- [EXERCISE DETAILS]: Turn everything from the line containing "How far does" down to the end of the rows into a JSON list of strings, with one string per line and blank lines left out.

[Entries on spatial positioning]
::::::
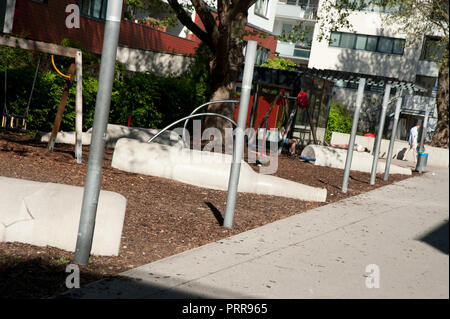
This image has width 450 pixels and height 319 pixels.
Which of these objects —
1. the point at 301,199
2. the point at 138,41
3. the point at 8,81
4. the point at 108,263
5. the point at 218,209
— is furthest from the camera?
the point at 138,41

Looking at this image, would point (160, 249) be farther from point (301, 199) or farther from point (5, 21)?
point (5, 21)

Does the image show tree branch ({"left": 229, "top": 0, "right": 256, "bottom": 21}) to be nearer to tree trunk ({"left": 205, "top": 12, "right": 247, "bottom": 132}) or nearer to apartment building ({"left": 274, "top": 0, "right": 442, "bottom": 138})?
tree trunk ({"left": 205, "top": 12, "right": 247, "bottom": 132})

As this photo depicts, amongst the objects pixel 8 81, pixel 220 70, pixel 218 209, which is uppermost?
pixel 220 70

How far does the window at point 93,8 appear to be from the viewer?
23.9 m

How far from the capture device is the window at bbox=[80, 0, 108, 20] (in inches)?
942

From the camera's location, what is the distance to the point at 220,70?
50.0 ft

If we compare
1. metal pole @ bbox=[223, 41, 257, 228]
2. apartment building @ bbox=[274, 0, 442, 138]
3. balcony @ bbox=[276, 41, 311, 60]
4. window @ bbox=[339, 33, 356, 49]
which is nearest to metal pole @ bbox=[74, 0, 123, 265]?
metal pole @ bbox=[223, 41, 257, 228]

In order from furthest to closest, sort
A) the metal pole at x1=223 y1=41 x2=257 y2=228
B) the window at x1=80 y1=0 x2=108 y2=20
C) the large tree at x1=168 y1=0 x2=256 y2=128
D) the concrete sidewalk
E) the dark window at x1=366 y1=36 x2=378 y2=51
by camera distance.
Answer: the dark window at x1=366 y1=36 x2=378 y2=51, the window at x1=80 y1=0 x2=108 y2=20, the large tree at x1=168 y1=0 x2=256 y2=128, the metal pole at x1=223 y1=41 x2=257 y2=228, the concrete sidewalk

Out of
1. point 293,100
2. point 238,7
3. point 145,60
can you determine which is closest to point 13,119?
point 238,7

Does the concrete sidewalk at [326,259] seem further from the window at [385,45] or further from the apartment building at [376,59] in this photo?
the window at [385,45]

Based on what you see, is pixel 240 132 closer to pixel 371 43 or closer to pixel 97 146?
pixel 97 146

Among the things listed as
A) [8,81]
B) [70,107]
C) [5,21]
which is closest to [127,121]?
[70,107]

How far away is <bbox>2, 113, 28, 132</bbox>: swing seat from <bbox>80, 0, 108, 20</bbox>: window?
37.7 ft

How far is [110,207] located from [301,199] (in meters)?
4.91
::::::
- [COMPLETED EXERCISE]:
[
  "How far does the window at point 93,8 appear to be from the viewer?",
  "23.9 m",
  "How far from the capture device is the window at bbox=[80, 0, 108, 20] (in inches)?",
  "942",
  "From the camera's location, what is the distance to the point at 220,70?",
  "50.0 ft",
  "If we compare",
  "1. metal pole @ bbox=[223, 41, 257, 228]",
  "2. apartment building @ bbox=[274, 0, 442, 138]",
  "3. balcony @ bbox=[276, 41, 311, 60]",
  "4. window @ bbox=[339, 33, 356, 49]",
  "which is nearest to metal pole @ bbox=[74, 0, 123, 265]?",
  "metal pole @ bbox=[223, 41, 257, 228]",
  "In order from furthest to closest, sort",
  "A) the metal pole at x1=223 y1=41 x2=257 y2=228",
  "B) the window at x1=80 y1=0 x2=108 y2=20",
  "C) the large tree at x1=168 y1=0 x2=256 y2=128",
  "D) the concrete sidewalk",
  "E) the dark window at x1=366 y1=36 x2=378 y2=51",
  "by camera distance.",
  "Answer: the dark window at x1=366 y1=36 x2=378 y2=51, the window at x1=80 y1=0 x2=108 y2=20, the large tree at x1=168 y1=0 x2=256 y2=128, the metal pole at x1=223 y1=41 x2=257 y2=228, the concrete sidewalk",
  "Out of",
  "1. point 293,100",
  "2. point 238,7",
  "3. point 145,60",
  "can you determine which is closest to point 13,119?",
  "point 238,7",
  "Does the concrete sidewalk at [326,259] seem further from the window at [385,45] or further from the apartment building at [376,59] in this photo?",
  "the window at [385,45]",
  "Based on what you see, is pixel 240 132 closer to pixel 371 43 or closer to pixel 97 146?",
  "pixel 97 146",
  "Among the things listed as",
  "A) [8,81]",
  "B) [70,107]",
  "C) [5,21]",
  "which is closest to [127,121]?",
  "[70,107]",
  "How far away is <bbox>2, 113, 28, 132</bbox>: swing seat from <bbox>80, 0, 108, 20</bbox>: window?",
  "37.7 ft",
  "How far is [110,207] located from [301,199] (in meters)?",
  "4.91"
]